Translators note: In Tai Chi Chuan, movements in curves are called circles; movements in straight lines are called squares.
Among the two chief authors of the book from which the passages are translated, Shen is a student of Chen Fake of the Chen style. Ku learned from Yang Shao-hou, Yang Cheng-fu, Wu Hui-chuan, Chen Weiming, and Chen Fake, combining the knowledge of both the Yang and Chen styles. This information is relevant in judging the competency of the authors in describing the Yang and Wu styles.

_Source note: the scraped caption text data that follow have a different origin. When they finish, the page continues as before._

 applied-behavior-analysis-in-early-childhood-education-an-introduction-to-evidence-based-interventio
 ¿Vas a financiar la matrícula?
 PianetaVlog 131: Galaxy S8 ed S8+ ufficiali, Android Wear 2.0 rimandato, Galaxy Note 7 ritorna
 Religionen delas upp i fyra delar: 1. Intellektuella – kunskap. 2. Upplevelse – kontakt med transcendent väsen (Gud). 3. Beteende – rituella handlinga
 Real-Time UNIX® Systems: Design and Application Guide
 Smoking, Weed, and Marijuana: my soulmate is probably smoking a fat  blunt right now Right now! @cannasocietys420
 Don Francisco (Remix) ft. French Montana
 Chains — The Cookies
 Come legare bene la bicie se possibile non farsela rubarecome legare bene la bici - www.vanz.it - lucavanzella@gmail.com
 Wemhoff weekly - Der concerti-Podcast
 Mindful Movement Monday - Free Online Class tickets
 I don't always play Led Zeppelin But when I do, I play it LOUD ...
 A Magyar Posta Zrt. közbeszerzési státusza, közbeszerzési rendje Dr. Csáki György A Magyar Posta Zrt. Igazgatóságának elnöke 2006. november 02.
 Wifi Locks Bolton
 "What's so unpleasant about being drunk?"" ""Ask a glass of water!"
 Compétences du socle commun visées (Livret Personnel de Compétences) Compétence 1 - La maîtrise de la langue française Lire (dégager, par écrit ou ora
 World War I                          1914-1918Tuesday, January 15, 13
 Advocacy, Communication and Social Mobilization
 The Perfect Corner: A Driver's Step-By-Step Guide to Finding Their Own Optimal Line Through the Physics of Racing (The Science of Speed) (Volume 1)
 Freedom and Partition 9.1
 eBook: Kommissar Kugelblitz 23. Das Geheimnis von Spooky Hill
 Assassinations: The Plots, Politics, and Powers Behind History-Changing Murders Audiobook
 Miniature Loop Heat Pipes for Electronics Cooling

It may be noted that the series performed by Yang Cheng-fu and Wu Chian-chuan around 1914 are the same sets practiced today by their disciples except when some of the series are intentionally abridged or lengthened with additional postures or movements.
This is so as can be judged from the photographs of these two experts and the descriptions of their postures and movements at that time. It is the reduced speed at present which lengthened the performance time to 20 minutes or so.
This translation is inserted here because its substance is closely related to our translation of Tung Ying-chieh in the June 1984 issue of TAI CHI.
The text emphasized the need of the "folds" in Tai Chi Chuan for high level performance. A fold is the twisting in a very small arc to smoothly connect up the changes in the direction of strength and movement, often in opposite directions.
Although the twist and fold are employed in all styles, these
terms are not generally talked of outside the Chen style. Many
authors even claim that they are special characteristics of the
Chen style and not applicable to other styles.